Freedom by Jury

Little is made of the date
Sept. 5. This year it’s Labor Day, but most people are unaware of the date’s
historic significance beyond this particular coincidence.

It was on that date in 1670 that
a group of jurors in London made manifest their power to invalidate an unjust
law.

We can draw a direct link
between several of our First Amendment guarantees to jurors deciding that
certain laws are no good and that they would not convict defendants prosecuted
under such laws. Today we call it jury nullification. Just as states may
nullify federal laws, jurors can nullify laws as well. Some jurors risked their
own freedom to secure and preserve that right.

In 1670, William Penn was
arrested for preaching the Quaker faith to “an unlawful assembly.” The facts of
the case were clear. He did violate the law as written, but four of the 12
jurors voted to acquit. The judge threw them in jail and tried to starve them
into changing their vote. Within four days of that incarceration, three of the
jurors caved in and paid their fines, but juror William Bushell held out,
eventually getting his case to the Court of Common Pleas. The chief justice
ruled in favor of Bushell, saying jurors could not be punished for their votes.

The concept of nullification
crossed the Atlantic with the English and was used by American colonists in the
case against John Peter Zenger. In 1735, Zenger was accused of seditious libel
for his editorials attacking the royal governor of New York. The law was clear.

Set of tasks
1. In the jury nullification text, which juror refused to pay his fine and took his case to the Court of Common Pleas?
2. Reproduce the jury nullification text from "Freedom by Jury" to "this particular coincidence.".
Use only the jury nullification text to respond.

Excerpted records
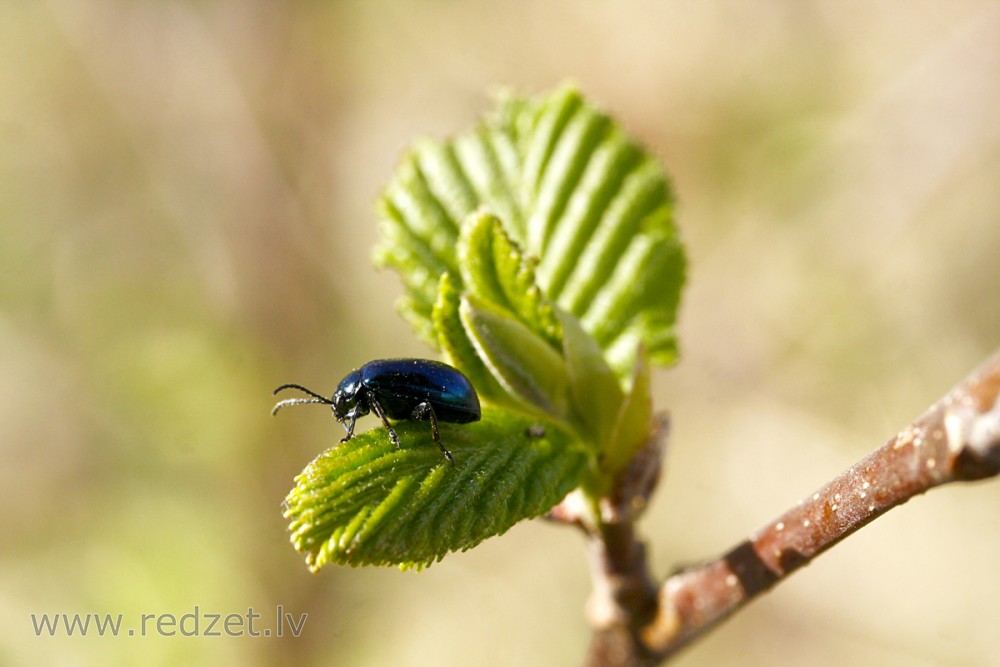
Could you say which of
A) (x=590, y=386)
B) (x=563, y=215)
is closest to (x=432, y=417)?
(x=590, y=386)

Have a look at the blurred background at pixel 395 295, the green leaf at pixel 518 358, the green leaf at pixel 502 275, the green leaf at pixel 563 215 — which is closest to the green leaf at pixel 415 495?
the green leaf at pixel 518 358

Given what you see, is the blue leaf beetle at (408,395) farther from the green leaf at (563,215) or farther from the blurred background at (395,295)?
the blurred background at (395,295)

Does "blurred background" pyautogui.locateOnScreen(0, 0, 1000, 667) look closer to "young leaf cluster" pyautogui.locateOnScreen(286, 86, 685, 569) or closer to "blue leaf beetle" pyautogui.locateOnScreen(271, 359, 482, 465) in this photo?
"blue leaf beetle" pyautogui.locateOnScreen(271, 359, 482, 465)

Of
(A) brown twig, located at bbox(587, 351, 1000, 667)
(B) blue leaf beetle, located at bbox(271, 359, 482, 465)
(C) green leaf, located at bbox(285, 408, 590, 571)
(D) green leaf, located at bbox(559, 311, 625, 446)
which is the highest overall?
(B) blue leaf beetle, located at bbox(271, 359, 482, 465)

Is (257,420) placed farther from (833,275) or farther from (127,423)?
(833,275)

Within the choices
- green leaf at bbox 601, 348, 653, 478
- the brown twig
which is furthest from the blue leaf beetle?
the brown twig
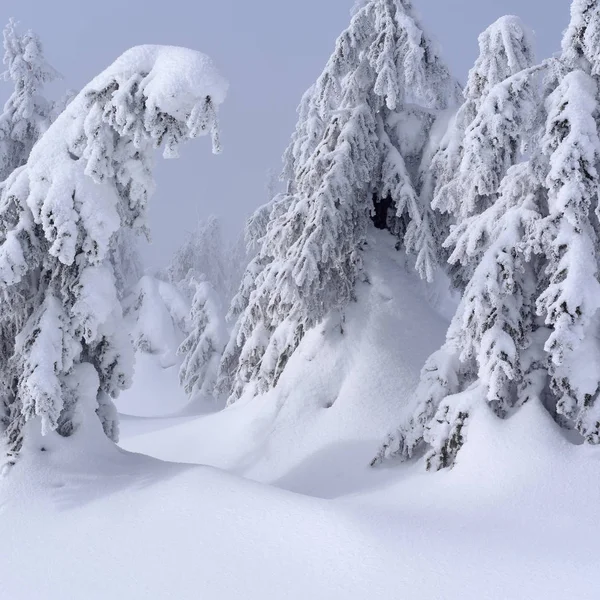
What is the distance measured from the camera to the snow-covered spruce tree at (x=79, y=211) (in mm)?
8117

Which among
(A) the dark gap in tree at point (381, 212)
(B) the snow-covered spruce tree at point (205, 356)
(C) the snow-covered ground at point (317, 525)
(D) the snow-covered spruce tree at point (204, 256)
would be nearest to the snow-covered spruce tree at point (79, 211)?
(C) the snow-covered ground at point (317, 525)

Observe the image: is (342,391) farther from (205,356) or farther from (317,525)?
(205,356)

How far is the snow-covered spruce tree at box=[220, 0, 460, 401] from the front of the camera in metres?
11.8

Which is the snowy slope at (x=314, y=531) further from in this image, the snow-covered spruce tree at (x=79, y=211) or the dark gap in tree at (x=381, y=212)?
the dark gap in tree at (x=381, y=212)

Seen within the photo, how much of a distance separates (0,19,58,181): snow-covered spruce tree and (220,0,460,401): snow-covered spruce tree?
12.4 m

* * *

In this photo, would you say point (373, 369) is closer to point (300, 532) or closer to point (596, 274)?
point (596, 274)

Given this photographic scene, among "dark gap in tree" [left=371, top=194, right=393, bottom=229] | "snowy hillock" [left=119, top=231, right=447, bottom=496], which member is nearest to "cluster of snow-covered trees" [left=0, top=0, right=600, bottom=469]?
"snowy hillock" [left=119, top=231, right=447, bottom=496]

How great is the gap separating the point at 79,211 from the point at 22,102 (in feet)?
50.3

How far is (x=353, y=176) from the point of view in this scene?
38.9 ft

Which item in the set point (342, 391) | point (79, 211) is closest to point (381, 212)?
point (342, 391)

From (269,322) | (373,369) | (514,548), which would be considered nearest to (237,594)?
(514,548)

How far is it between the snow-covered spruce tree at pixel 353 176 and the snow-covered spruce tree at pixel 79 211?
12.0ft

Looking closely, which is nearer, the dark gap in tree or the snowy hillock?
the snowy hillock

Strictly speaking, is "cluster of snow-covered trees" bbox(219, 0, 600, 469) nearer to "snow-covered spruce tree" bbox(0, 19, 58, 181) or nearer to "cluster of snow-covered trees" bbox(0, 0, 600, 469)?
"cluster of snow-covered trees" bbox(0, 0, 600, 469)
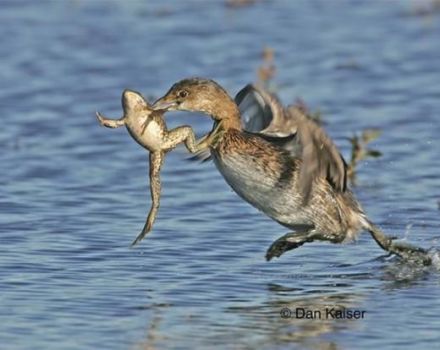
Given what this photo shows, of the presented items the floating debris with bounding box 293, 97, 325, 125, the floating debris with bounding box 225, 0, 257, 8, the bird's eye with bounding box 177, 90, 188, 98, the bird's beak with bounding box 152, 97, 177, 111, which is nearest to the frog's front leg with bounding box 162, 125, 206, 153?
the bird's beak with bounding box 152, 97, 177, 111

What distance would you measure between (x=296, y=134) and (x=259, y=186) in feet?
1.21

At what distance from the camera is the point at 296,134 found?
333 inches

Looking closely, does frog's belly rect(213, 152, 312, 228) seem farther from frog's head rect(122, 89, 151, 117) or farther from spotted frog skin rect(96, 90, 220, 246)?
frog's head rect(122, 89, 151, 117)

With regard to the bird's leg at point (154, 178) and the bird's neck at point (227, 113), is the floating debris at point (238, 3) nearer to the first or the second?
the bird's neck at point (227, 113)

Responses per task
1. William Bushell

2.
Freedom by Jury

Little is made of the date
Sept. 5. This year it’s Labor Day, but most people are unaware of the date’s
historic significance beyond this particular coincidence.